Spindle

Briar’s heart sank. “No. So it’s not over?”


“It’s over. Isodora is gone. Her spindle is gone. No more curses. But this remains.” He held out the wrapped bundle she’d been waiting to see. “It won’t hurt you. It’s actually a family heirloom. Made by Aurora’s father for her mother at Aurora’s birth. I’m glad it survived. It’s a symbol of love, of hope for the future.”

Briar opened the bundle under the moonlight. It was the beautiful whorl, the disk that made the spindle spin. She ran her finger over the carved roses. There were now two darkened scorch marks that marred the wood.

“This was in my apron pocket. How did it end up in the mill?”

Henry frowned. “It’s hard to explain anything with this spindle. Maybe Isodora found it in the cottage when we weren’t looking. Maybe one of the boys had it?”

Briar handed it back, but Henry refused to take it. “It belongs in your family,” Briar said. “You should keep it.”

He shook his head. “That one hasn’t been our favorite heirloom.”

She held on to it with both hands. “Thank you.” She would keep it as a reminder of what she could have lost if she hadn’t been so blind to what was right in front of her.





Author’s Note

Part of the fun of writing a historically based novel is trying to wrap a fantastical story around reality. What parts are real in Spindle?

Conditions in the cotton mills, the boardinghouses, the games they played in the 1890s, the lectures the operatives attended, the introduction of the safety bicycle…all real. (Hope you liked the quote from Susan B. Anthony about women, freedom, and the bicycle!)

Cotton mills were one of the first places where women joined together and realized the power they had to help each other when they acted together. Early mills, while not ideal places to work by today’s standards, offered young women a chance to earn their own money, a novelty for many of the hardworking farm girls who flocked to the cities. But, as time went on, good intentions gave way to deteriorating conditions, and operatives went on strike to try to change their increasingly difficult lot.

In writing this novel, I wanted to get past the photos of sad and tired mill workers (mostly taken in the early 1900s by photographer Lewis Hine, whose powerful images were instrumental in shedding light on child labor) and remind us that these were real people who lived and loved, worked and played.

At the time this novel is set, the women’s suffrage movement was well under way. However, Mrs. Tuttle and Miss Nan Whitaker are invented characters, as I couldn’t find any suffrage or WCTU speakers who were in the area during my time frame. I patterned them after several other speakers, and in Mrs. Tuttle’s case, had her quote Elizabeth Cady Stanton’s famous “Solitude of Self” speech from 1892, just two years before this story takes place. Mrs. Stanton quite coincidentally mentions an example of a girl of sixteen, which was so fitting to Briar’s circumstances I had to include it.

Sunrise Valley is my invention, but located near Rutland, Vermont, a real place and the location of the first polio epidemic in the USA during the summer of 1894. Also true to Vermont history, the Queen City Cotton Company built a new cotton factory in Burlington with 26,000 spindles in 1894.

The first of the strikes in the great railroad strike of 1894 started May 10. The issue was primarily a disagreement between workers making and repairing Pullman sleeper cars and Mr. Pullman. The conflict affected passengers, mail, and freight, and lasted until mid-late July of that year.

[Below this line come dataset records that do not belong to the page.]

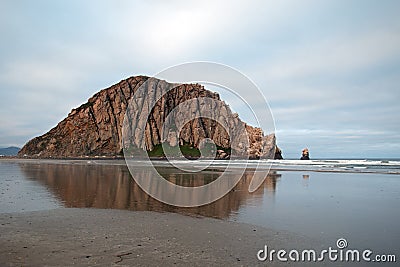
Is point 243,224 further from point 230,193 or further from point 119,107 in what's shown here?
point 119,107

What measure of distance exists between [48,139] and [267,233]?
182 m

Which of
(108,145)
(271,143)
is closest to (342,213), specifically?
(271,143)

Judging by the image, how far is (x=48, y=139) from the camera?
171 meters

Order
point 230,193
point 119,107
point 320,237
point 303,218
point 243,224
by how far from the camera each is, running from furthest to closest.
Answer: point 119,107 < point 230,193 < point 303,218 < point 243,224 < point 320,237

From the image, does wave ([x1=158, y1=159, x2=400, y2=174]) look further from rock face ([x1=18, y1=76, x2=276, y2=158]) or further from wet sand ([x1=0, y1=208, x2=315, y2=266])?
rock face ([x1=18, y1=76, x2=276, y2=158])

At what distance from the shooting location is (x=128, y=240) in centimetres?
1021

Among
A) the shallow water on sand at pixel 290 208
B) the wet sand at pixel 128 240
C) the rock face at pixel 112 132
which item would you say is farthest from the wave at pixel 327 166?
the rock face at pixel 112 132

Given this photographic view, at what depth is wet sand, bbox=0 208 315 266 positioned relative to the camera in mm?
8219

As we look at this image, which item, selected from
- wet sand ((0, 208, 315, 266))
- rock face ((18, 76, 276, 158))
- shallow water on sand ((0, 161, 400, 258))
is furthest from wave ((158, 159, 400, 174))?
rock face ((18, 76, 276, 158))

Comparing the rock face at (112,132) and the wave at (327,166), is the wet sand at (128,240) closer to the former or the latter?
the wave at (327,166)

Lastly, did you catch the Easter eggs in the story? Briar’s last name, Jenny, comes from the spinning jenny, an invention from the 1700s that utilized a row of spindles instead of a singular one as in a spinning wheel—get it? She’s a spinner girl, a spinning Jenny. Ah, history is fun! Also, when the safety bicycle was being introduced, I mentioned Annie Londonderry, who set out on a bicycle trip around the world after the fashion of Nellie Bly’s trip around the world in eighty days. Well, that Easter egg was a nod at my novel Liz and Nellie, which was a little side project I worked on between my fairy tale stories for Entangled TEEN.

The following resources were immensely helpful in helping me ground my characters in both the late 1800s time period, and in the life of a cotton mill operative: Out of Ireland: The Story of Irish Immigration to America, DVD narrated by Kelly McGillis and written by Paul Wagner; The Lowell Offering: Writings by New England Mill Women (1840-1845) by Benita Eisler; The Belles of New England: The Women of the Textile Mills and the Families Whose Wealth They Wove by William Moran; Limping Through Life: A Farm Boy’s Polio Memoir by Jerry Apps; also, the novels Lyddie by Katherine Paterson and Counting on Grace by Elizabeth Winthrop.